Lead Bullets Applied

Years ago, I came across an article on HN from a renowned entrepreneur and VC Ben Horowitz titled Lead Bullets. Since that time it has become one of my favorite posts to share throughout my career. The article is deceptively short, but at its core is this:

“Ben, those silver bullets that you and Mike are looking for are fine and good, but our web server is five times slower. There is no silver bullet that’s going to fix that. No, we are going to have to use a lot of lead bullets.”

There are several lessons to be gleaned from this, but at its core is this idea: Radical honesty is the path to personal success. Wisdom is knowing when you, or others, are trapped in self-deception. In Ben's example, his self-deception was thinking he could find an easier, less sloggish path to success. I have found myself revisiting this idea and concluded that I have been trapped in a layer of self-deception.

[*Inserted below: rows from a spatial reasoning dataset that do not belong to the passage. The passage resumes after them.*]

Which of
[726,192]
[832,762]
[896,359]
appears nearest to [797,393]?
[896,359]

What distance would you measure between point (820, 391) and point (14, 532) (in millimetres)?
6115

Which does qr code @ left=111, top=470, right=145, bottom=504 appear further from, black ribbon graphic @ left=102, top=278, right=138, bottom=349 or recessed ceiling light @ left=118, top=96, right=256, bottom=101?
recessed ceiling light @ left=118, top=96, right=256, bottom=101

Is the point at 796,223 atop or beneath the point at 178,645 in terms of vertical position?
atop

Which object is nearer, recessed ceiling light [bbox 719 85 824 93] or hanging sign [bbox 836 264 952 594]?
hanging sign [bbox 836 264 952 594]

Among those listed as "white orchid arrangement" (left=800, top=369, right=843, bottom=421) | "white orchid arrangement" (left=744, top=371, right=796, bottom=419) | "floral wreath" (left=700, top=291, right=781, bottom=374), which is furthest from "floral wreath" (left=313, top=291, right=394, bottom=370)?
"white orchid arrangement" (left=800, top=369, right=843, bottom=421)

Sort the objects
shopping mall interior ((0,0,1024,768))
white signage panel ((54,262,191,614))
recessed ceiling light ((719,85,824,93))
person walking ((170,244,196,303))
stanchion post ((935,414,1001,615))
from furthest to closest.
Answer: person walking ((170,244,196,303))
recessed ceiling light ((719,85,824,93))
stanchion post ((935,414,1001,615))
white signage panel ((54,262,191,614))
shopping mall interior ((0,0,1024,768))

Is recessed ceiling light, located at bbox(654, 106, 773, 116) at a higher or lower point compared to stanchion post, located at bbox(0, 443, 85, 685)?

Up to this point, my career has been a mix of technical engineering work and leadership responsibilities. In a future post, I will detail my experience vis-à-vis a living CV, but let's just say I have felt stuck in my current career phase for some time. I have been confused - I feel capable - why do I feel stuck, aimless? I have built hard things. I have been responsible for millions of dollars of budget. I have and continue to lead highly technical teams of amazing engineers, so what's the deal?

I wish I could point out the specific thought that brought me to this realization. I wish I had some flashy LinkedIn story to tell where I rescued a puppy on my way to a job interview; however, I do not. Likely, it came to me driving to work out or in the shower, but it did hit me.

I stopped creating

I don't know exactly how I got here. I could create a dozen excuses. The fact is that I stopped. I stopped making things that solved hard problems or addressed real issues. Sure, I was productive, but I was making or solving things for others. I'm the sort of person who wants to solve systemic problems, create real change, and better the lives of those I work with and for.

In mechanical engineering, there's a concept of a driving gear and a driven gear. TL;DR - the driving gear is connected to the drive shaft (power source), which drives all the other gears. At some point, I stopped being the driving gear and became comfortable being the driven gear. So - this is my re-commitment (or you could say my realization). I will create things that solve high-impact challenges or address critical issues, whatever they may be. There are no silver bullets, so get to work.